Буду лечить холеру по способу Кантани: большие клистиры с таннином в 40 градусов и вливание под кожу раствора поваренной соли. Первые действуют превосходно: и согревают, и уменьшают понос. Вливание же иногда производит чудеса, но иногда паралич сердца.
Литература давно уже заброшена, и я нищ и убог, так как нашел удобным для себя и для своей самостоятельности отказаться от вознаграждения, какое получают участковые врачи. Мне скучно, но в холере, если смотреть на нее с птичьего полета, очень много интересного.
Похоже, будто на холеру накинули аркан. Понизили не только число заболеваний, но и процент смертности. В громадной Москве холера не идет дальше 50 случаев в неделю, а на Дону она хватает по тысяче в день — разница внушительная. Мы, уездные лекаря, приготовились; программа действий у нас определенная, и есть основание думать, что в своих районах мы тоже понизим процент смертности от холеры. Помощников у нас нет, придется быть и врачом и санитарным служителем в одно и то же время; мужики грубы, нечистоплотны, недоверчивы; но мысль, что наши труды не пропадут даром, делает все это почти незаметным. Из всех серпуховских докторов я самый жалкий; лошади и экипаж у меня паршивые, дорог я не знаю, по вечерам ничего не вижу, денег у меня нет, утомляюсь я очень скоро, а главное — я никак не могу забыть, что надо писать, и мне очень хочется наплевать на холеру и сесть писать.
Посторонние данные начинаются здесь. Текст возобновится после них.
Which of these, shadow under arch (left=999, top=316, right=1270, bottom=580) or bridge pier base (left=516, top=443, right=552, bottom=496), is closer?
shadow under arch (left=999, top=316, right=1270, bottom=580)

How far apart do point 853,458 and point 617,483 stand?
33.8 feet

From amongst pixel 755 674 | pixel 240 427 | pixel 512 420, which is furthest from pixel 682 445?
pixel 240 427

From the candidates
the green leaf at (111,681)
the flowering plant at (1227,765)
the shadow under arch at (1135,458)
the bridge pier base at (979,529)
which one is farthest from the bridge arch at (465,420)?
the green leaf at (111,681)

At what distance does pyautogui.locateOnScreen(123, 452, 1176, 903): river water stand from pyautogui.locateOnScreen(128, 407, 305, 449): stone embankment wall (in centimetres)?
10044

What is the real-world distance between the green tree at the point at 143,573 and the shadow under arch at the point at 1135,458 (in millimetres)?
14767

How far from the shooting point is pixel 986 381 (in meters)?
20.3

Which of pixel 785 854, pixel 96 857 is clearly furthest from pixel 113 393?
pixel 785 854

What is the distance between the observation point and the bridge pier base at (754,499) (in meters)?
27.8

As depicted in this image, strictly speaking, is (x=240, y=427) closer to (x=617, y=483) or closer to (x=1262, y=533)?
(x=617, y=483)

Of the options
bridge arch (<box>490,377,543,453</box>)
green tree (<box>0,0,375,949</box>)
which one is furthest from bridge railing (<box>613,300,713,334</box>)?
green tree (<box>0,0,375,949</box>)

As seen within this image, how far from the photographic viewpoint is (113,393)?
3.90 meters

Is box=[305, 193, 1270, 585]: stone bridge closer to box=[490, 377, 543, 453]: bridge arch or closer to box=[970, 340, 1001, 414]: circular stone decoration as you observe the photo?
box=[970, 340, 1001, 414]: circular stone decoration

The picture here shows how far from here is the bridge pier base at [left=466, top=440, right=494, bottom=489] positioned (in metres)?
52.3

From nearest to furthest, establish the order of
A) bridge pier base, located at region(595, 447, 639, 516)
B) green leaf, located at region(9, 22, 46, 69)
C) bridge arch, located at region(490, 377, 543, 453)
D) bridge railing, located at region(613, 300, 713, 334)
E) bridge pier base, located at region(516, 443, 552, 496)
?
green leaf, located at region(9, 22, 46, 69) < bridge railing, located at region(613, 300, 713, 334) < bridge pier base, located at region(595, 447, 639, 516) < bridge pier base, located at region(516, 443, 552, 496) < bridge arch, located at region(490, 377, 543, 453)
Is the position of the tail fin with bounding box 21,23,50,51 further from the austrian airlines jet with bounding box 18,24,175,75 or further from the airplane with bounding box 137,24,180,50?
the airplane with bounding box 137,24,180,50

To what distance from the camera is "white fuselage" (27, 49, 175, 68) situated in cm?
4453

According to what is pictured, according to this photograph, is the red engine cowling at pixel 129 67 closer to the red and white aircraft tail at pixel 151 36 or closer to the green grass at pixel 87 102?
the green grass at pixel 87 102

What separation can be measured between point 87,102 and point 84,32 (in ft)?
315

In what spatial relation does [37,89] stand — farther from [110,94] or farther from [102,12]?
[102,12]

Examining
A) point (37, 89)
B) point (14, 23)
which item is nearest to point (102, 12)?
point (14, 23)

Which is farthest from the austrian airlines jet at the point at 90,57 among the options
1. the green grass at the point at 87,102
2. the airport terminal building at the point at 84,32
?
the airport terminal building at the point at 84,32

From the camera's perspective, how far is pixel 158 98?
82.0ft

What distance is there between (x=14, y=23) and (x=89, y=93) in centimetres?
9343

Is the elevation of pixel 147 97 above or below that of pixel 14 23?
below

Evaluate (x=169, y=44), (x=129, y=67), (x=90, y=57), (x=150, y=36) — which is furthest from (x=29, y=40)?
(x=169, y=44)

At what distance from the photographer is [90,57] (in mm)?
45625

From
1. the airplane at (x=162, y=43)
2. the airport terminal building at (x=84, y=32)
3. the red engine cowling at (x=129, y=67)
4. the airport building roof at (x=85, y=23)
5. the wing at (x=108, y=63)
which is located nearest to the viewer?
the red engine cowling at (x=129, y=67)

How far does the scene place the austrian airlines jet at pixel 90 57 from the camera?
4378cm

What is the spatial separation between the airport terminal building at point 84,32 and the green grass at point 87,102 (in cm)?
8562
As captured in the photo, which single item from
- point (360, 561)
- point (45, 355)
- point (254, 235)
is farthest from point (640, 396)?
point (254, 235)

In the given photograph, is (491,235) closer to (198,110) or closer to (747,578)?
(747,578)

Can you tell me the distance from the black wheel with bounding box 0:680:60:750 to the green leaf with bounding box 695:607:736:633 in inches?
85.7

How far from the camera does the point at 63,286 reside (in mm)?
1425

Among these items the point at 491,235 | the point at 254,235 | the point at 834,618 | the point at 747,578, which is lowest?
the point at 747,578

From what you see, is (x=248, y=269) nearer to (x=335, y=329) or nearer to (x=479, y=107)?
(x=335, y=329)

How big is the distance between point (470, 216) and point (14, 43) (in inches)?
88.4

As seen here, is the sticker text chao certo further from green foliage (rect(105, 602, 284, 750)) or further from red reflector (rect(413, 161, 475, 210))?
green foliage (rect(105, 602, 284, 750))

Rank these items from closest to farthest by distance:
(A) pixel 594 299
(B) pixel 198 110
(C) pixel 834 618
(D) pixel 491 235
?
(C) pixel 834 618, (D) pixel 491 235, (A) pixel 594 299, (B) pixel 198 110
О холерных бунтах уже ничего не слышно. Говорят о каких-то арестах, о прокламациях и проч. Отвратительные средства ради благих целей делают и самые цели отвратительными. Пусть выезжают на спинах врачей и фельдшеров, но зачем лгать народу? Зачем уверять его, что он прав в своем невежестве и что его грубые предрассудки — святая истина? Неужели прекрасное будущее может искупить эту подлую ложь? Будь я политиком, никогда бы я не решился позорить свое настоящее ради будущего, хотя бы мне за золотник подлой лжи обещали сто пудов блаженства.
Пока служу в земстве — не считайте меня литератором! Когда узнаете из газет, что холера уже кончилась, то это значит, что я уже опять принялся за писанье!
Через много лет…
Через много лет жизнь на земле будет прекрасной, изумительной. Это правда. Но, чтобы участвовать в ней теперь, хотя издали, нужно приготовляться к ней, нужно работать. Надо поставить свою жизнь в такие условия, чтобы труд был необходим. Без труда не может быть чистой и радостной жизни.
А денег у меня никогда нет, и к ним я от непривычки иметь их почти равнодушен.